# DIRECTION:
Present every line of the records below as one numbered list, leaving out the blank lines.

# DATASET CONTENT:

┄┄┄┄┄┄

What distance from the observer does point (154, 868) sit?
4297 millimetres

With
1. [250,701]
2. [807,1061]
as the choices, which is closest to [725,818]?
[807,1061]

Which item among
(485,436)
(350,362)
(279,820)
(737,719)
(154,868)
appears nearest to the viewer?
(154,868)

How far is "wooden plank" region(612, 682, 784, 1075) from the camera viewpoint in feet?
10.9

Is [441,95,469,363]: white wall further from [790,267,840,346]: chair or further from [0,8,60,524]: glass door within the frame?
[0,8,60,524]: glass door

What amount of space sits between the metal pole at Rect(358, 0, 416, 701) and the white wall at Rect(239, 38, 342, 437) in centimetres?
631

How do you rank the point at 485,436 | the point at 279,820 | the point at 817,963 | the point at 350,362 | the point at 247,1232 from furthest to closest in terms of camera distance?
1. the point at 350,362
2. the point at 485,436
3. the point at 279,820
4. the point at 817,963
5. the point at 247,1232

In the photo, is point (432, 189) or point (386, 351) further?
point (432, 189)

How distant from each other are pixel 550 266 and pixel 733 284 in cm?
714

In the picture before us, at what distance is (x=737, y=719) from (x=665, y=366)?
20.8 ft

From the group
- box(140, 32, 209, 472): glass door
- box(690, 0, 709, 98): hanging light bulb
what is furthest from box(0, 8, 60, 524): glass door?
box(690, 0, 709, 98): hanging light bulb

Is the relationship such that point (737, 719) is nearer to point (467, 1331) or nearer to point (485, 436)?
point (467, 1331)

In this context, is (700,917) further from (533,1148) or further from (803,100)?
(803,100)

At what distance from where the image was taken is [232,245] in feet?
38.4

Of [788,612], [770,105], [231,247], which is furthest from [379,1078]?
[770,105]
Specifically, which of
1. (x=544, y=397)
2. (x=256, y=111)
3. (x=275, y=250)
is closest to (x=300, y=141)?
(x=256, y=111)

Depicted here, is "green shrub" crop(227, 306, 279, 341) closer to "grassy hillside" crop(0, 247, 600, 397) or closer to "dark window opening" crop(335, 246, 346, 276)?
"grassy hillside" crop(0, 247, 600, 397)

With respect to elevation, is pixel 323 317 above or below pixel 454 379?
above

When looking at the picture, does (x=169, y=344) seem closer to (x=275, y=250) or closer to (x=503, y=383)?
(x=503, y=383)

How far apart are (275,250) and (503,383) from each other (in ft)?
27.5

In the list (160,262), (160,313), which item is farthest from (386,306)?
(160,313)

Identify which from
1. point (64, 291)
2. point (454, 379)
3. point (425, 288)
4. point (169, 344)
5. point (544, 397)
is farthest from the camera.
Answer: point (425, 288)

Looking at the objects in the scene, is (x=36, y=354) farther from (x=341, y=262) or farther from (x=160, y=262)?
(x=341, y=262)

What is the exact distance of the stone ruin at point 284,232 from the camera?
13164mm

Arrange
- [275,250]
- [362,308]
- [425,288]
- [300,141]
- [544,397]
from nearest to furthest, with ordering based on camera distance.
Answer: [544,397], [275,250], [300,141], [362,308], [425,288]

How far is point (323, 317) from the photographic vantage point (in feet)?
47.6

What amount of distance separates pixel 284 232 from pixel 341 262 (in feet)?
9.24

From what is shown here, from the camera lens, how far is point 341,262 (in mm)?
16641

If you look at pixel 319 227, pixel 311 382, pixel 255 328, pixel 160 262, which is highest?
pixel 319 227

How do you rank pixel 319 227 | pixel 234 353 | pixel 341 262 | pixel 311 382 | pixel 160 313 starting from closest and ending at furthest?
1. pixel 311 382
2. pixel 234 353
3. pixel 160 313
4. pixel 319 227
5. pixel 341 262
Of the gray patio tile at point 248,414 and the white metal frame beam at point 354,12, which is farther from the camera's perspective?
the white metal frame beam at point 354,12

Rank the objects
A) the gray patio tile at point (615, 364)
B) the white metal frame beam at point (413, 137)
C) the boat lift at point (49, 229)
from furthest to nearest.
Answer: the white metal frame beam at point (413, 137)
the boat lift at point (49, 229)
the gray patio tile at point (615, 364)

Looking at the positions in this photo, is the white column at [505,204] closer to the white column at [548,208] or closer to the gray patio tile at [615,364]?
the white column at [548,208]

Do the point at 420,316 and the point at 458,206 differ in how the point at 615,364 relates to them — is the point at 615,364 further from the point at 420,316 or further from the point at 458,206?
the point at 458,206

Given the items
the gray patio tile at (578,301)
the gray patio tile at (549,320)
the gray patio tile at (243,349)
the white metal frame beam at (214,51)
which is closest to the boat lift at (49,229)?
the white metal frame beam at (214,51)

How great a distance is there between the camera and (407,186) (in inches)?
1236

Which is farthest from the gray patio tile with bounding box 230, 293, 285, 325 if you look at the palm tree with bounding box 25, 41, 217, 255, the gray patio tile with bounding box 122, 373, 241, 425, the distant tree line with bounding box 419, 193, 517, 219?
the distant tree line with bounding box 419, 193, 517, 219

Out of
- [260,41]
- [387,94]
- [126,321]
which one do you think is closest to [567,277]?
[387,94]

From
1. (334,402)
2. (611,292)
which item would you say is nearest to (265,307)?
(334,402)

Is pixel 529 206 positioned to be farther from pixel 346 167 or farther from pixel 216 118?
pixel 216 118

┄┄┄┄┄┄

# TASK SOLUTION:
1. What distance from the observer does point (154, 868) sit?
2. 4297 millimetres
3. With
4. 1. [250,701]
5. 2. [807,1061]
6. as the choices, which is closest to [725,818]?
7. [807,1061]
8. Which item among
9. (485,436)
10. (350,362)
11. (279,820)
12. (737,719)
13. (154,868)
14. appears nearest to the viewer?
15. (154,868)
16. How far is "wooden plank" region(612, 682, 784, 1075) from the camera viewpoint in feet?
17. 10.9
18. Is [441,95,469,363]: white wall further from [790,267,840,346]: chair or further from [0,8,60,524]: glass door within the frame?
19. [0,8,60,524]: glass door
20. What amount of space sits between the metal pole at Rect(358, 0, 416, 701) and the white wall at Rect(239, 38, 342, 437) in centimetres?
21. 631
22. How do you rank the point at 485,436 | the point at 279,820 | the point at 817,963 | the point at 350,362 | the point at 247,1232 from furthest to closest in terms of camera distance?
23. 1. the point at 350,362
24. 2. the point at 485,436
25. 3. the point at 279,820
26. 4. the point at 817,963
27. 5. the point at 247,1232
28. In the photo, is point (432, 189) or point (386, 351) further?
29. point (432, 189)
30. How distant from each other are pixel 550 266 and pixel 733 284 in cm?
31. 714
32. In the picture before us, at what distance is (x=737, y=719) from (x=665, y=366)?
33. 20.8 ft
34. From the group
35. - box(140, 32, 209, 472): glass door
36. - box(690, 0, 709, 98): hanging light bulb
37. what is furthest from box(0, 8, 60, 524): glass door?
38. box(690, 0, 709, 98): hanging light bulb
39. Is the relationship such that point (737, 719) is nearer to point (467, 1331) or nearer to point (485, 436)?
40. point (467, 1331)
41. In this context, is (700,917) further from (533,1148) or further from (803,100)?
42. (803,100)
43. At what distance from where the image was taken is [232,245] in feet?
44. 38.4
45. Of [788,612], [770,105], [231,247], which is furthest from [379,1078]?
46. [770,105]
47. Specifically, which of
48. 1. (x=544, y=397)
49. 2. (x=256, y=111)
50. 3. (x=275, y=250)
51. is closest to (x=300, y=141)?
52. (x=256, y=111)
53. Depicted here, is "green shrub" crop(227, 306, 279, 341) closer to "grassy hillside" crop(0, 247, 600, 397) or closer to "dark window opening" crop(335, 246, 346, 276)?
54. "grassy hillside" crop(0, 247, 600, 397)
55. With respect to elevation, is pixel 323 317 above or below pixel 454 379?
56. above
57. When looking at the picture, does (x=169, y=344) seem closer to (x=275, y=250) or closer to (x=503, y=383)?
58. (x=503, y=383)
59. How far apart are (275,250) and (503,383) from each other (in ft)?
60. 27.5
61. In the list (160,262), (160,313), which item is farthest from (386,306)?
62. (160,313)
63. Identify which from
64. 1. point (64, 291)
65. 2. point (454, 379)
66. 3. point (425, 288)
67. 4. point (169, 344)
68. 5. point (544, 397)
69. is farthest from the camera.
70. Answer: point (425, 288)
71. Looking at the objects in the scene, is (x=36, y=354) farther from (x=341, y=262) or farther from (x=160, y=262)?
72. (x=341, y=262)
73. What is the exact distance of the stone ruin at point 284,232 from the camera?
74. 13164mm
75. Arrange
76. - [275,250]
77. - [362,308]
78. - [425,288]
79. - [300,141]
80. - [544,397]
81. from nearest to furthest, with ordering based on camera distance.
82. Answer: [544,397], [275,250], [300,141], [362,308], [425,288]
83. How far is point (323, 317) from the photographic vantage point (in feet)?
84. 47.6
85. What amount of distance separates pixel 284 232 from pixel 341 262 (in feet)?
86. 9.24
87. From what is shown here, from the camera lens, how far is point 341,262 (in mm)?
88. 16641
89. If you look at pixel 319 227, pixel 311 382, pixel 255 328, pixel 160 262, which is highest?
90. pixel 319 227
91. How do you rank pixel 319 227 | pixel 234 353 | pixel 341 262 | pixel 311 382 | pixel 160 313 starting from closest and ending at furthest?
92. 1. pixel 311 382
93. 2. pixel 234 353
94. 3. pixel 160 313
95. 4. pixel 319 227
96. 5. pixel 341 262
97. Of the gray patio tile at point 248,414 and the white metal frame beam at point 354,12, which is farther from the camera's perspective?
98. the white metal frame beam at point 354,12
99. Rank the objects
100. A) the gray patio tile at point (615, 364)
101. B) the white metal frame beam at point (413, 137)
102. C) the boat lift at point (49, 229)
103. from furthest to nearest.
104. Answer: the white metal frame beam at point (413, 137)
105. the boat lift at point (49, 229)
106. the gray patio tile at point (615, 364)
107. Looking at the positions in this photo, is the white column at [505,204] closer to the white column at [548,208] or closer to the gray patio tile at [615,364]?
108. the white column at [548,208]
109. Do the point at 420,316 and the point at 458,206 differ in how the point at 615,364 relates to them — is the point at 615,364 further from the point at 420,316 or further from the point at 458,206?
110. the point at 458,206
111. Given the items
112. the gray patio tile at (578,301)
113. the gray patio tile at (549,320)
114. the gray patio tile at (243,349)
115. the white metal frame beam at (214,51)
116. which is closest to the boat lift at (49,229)?
117. the white metal frame beam at (214,51)
118. How great a distance is there between the camera and (407,186) (in inches)?
119. 1236
120. Which is farthest from the gray patio tile with bounding box 230, 293, 285, 325 if you look at the palm tree with bounding box 25, 41, 217, 255, the gray patio tile with bounding box 122, 373, 241, 425, the distant tree line with bounding box 419, 193, 517, 219?
121. the distant tree line with bounding box 419, 193, 517, 219
122. Out of
123. - [260,41]
124. - [387,94]
125. - [126,321]
126. which one do you think is closest to [567,277]?
127. [387,94]
128. From
129. 1. (334,402)
130. 2. (611,292)
131. which item would you say is nearest to (265,307)?
132. (334,402)
133. Is pixel 529 206 positioned to be farther from pixel 346 167 or farther from pixel 216 118?
134. pixel 216 118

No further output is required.